Source:
We are wonderfully developed in two ways, but about our soul we know nothing or next to nothing. We know only so much as is given in the scriptures. We know only that much which we can grasp by our finite intellect. If we want to understand the true import of the scriptures, we must sit at the feet of someone who has practical knowledge of the Self and the Overself, because all scriptures speak of the same thing.

Even if we come across a Master who is a practical adept and he explains to us all the things concerning our own Self and the Overself, still, until we have that experience on our own and for ourselves, we cannot be satisfied.

If at all we read the scriptures, the pursuit in the domain of Self-knowledge is restricted mainly to reading one scripture or the other, attending some holy place of worship, and that is all.

These, however, are but elementary steps and by themselves lead to no worthwhile results. Moreover, we will find that many of us go to churches or to holy places of worship, but how many are there who really do so for the sake of having knowledge of God? Very few indeed. Most of us are there to pray for our livelihood or our children or for some other material benefit. We are reading the scriptures for the reason that other circumstances may be adjusted satisfactorily. The majority of us are religious only in that way.

But will such people, by going to the holy places of worship, find God? Ask and it will be given unto you. Knock and it shall be opened. But if we ask just asking for worldly things, how will we have God instead? Lord God is kind and what ye ask of Him, that shall He give unto you.

The story is told of a Persian prince Majnu, who fell in love with the princess Laila. So fervent was his adoration that he kissed the earth she trod. Once people told him: "Look here, God wants to see you." He replied: "All right; if He wants to see me, let Him come in the shape of my Laila." Do you think that such a man will ever find God? He will find Laila, no doubt; but not God.

Similarly, like so many Majnus, we go to the temple seeking not God but the idols of our hearts. How then can we have God? Only they can have God who seek God. For them the way is open; for them there is some Godman to put them on the Path.

So our pursuit of the spiritual way is restricted to that one thing. Those who have a real desire in them to search and find God, He makes arrangements for them to be put on the way.

The elementary step in order to know oneself is to read the holy scriptures we have with us. But they tell us: Whosoever shall lose his life shall save it, and whosoever shall save his life shall lose it. What does that mean? Whosoever is merely living the physical life through the organs of senses, knowing little or nothing about his own inner Self, naturally he will be losing his everlasting life all along. Those who transcend this physical life, know themselves and know God, will have everlasting life.

Supplied data:
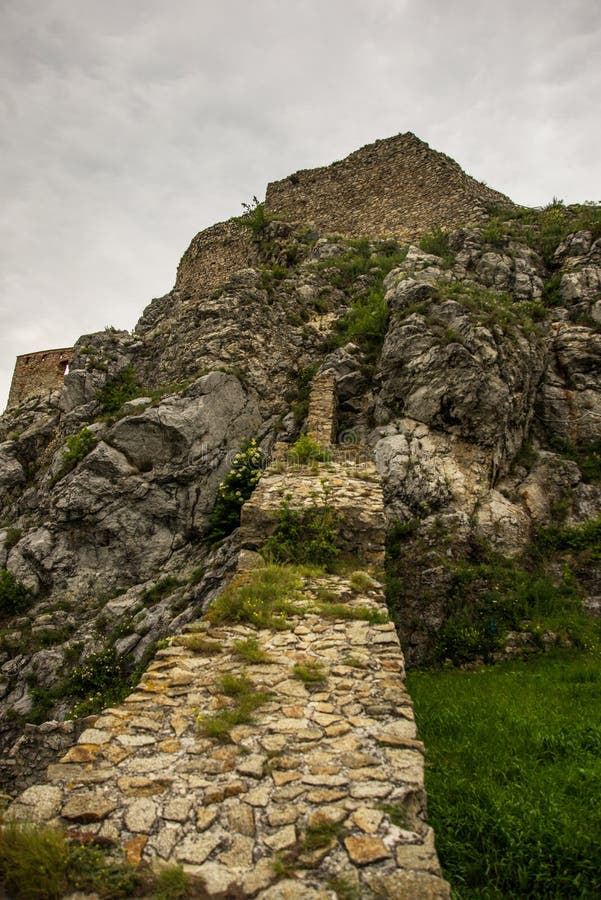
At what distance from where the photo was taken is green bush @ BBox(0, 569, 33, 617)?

What is needed: List every thing the passage on Self-knowledge says most people pray for when they go to churches or holy places of worship.

Exercise output:
- Their livelihood
- Their children
- Some other material benefit